◆ **Work instructions**: The whole listing below, with no pictures, is to be repeated as it stands.

◆ **Available records**:
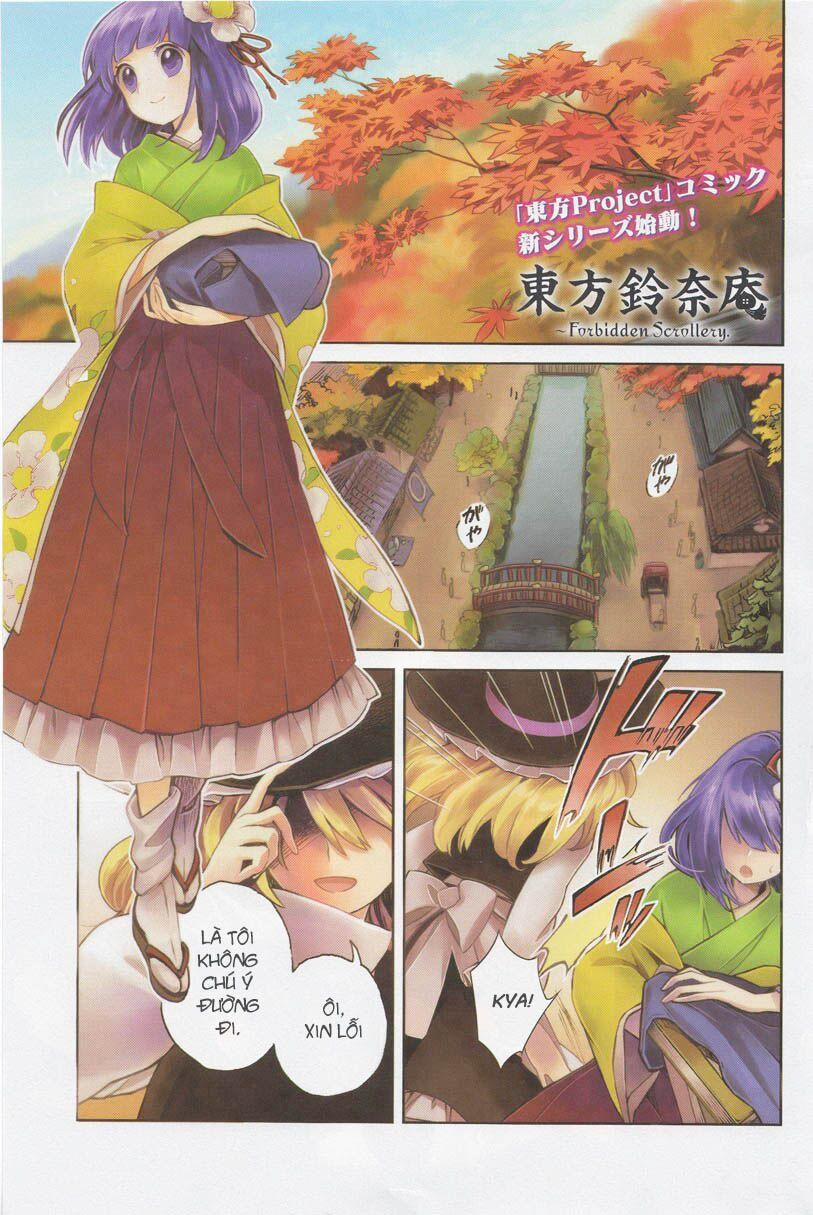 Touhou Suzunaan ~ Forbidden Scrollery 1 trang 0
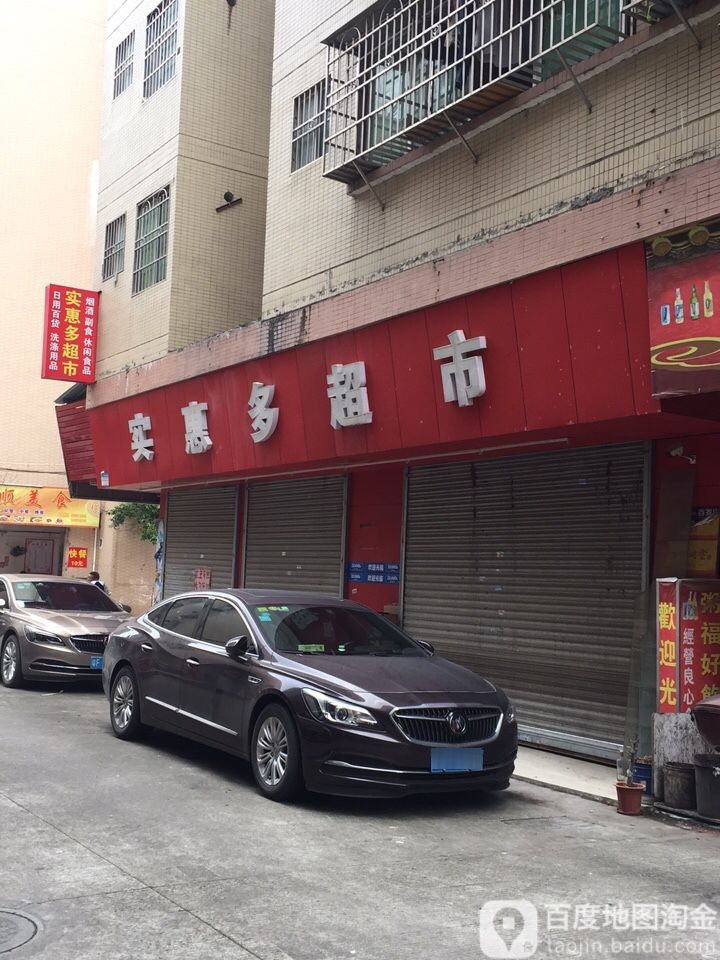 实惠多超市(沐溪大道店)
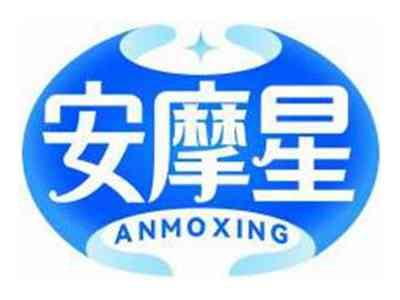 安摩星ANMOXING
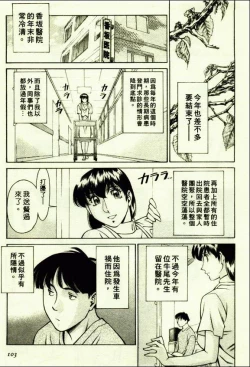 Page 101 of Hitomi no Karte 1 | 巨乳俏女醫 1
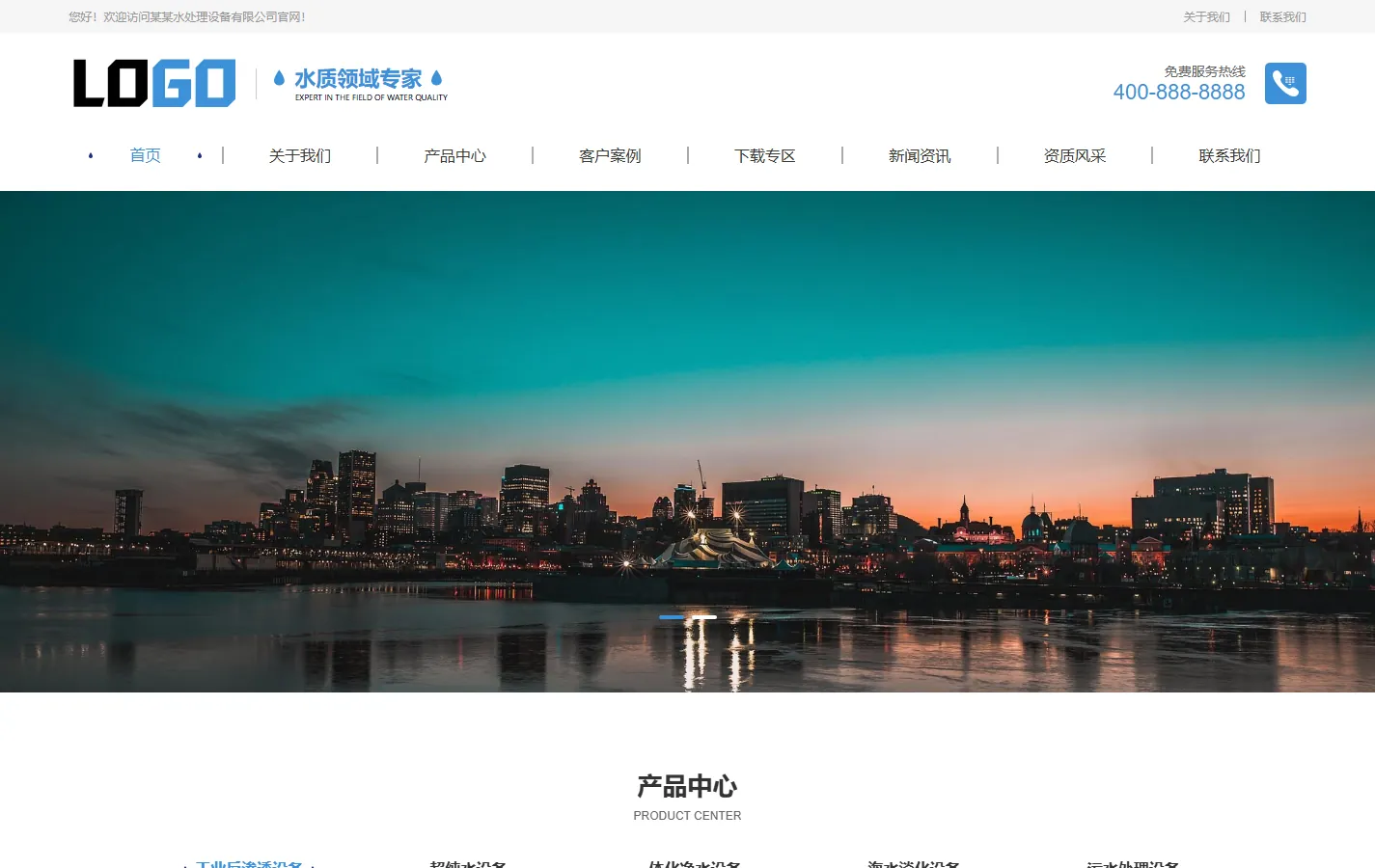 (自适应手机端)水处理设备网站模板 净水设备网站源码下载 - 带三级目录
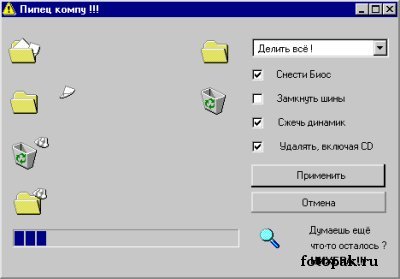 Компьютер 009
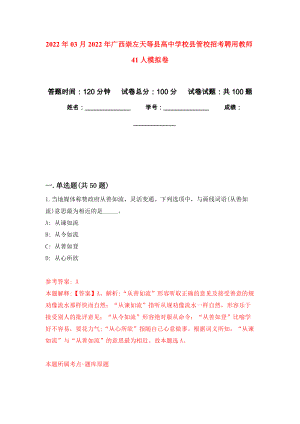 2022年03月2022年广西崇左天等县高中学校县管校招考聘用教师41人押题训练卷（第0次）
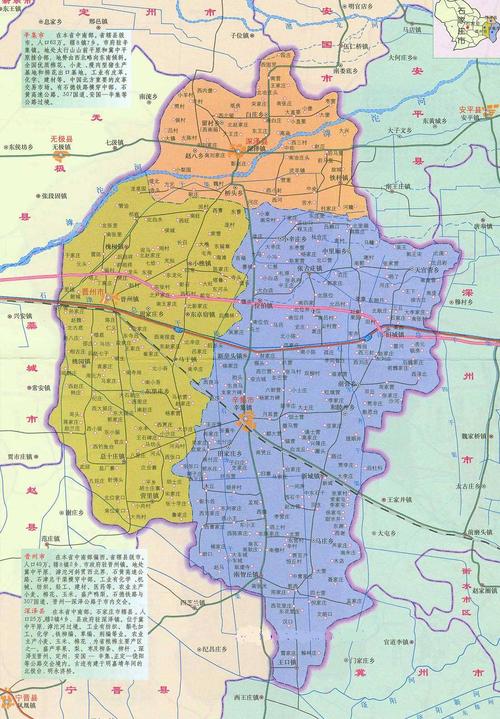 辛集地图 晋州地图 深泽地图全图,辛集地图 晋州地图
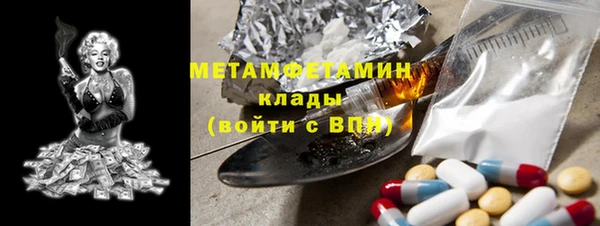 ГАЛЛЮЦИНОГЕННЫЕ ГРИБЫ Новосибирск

◆ **Solved problem**:
 Touhou Suzunaan ~ Forbidden Scrollery 1 trang 0
 实惠多超市(沐溪大道店)
 安摩星ANMOXING
 Page 101 of Hitomi no Karte 1 | 巨乳俏女醫 1
 (自适应手机端)水处理设备网站模板 净水设备网站源码下载 - 带三级目录
 Компьютер 009
 2022年03月2022年广西崇左天等县高中学校县管校招考聘用教师41人押题训练卷（第0次）
 辛集地图 晋州地图 深泽地图全图,辛集地图 晋州地图
 ГАЛЛЮЦИНОГЕННЫЕ ГРИБЫ Новосибирск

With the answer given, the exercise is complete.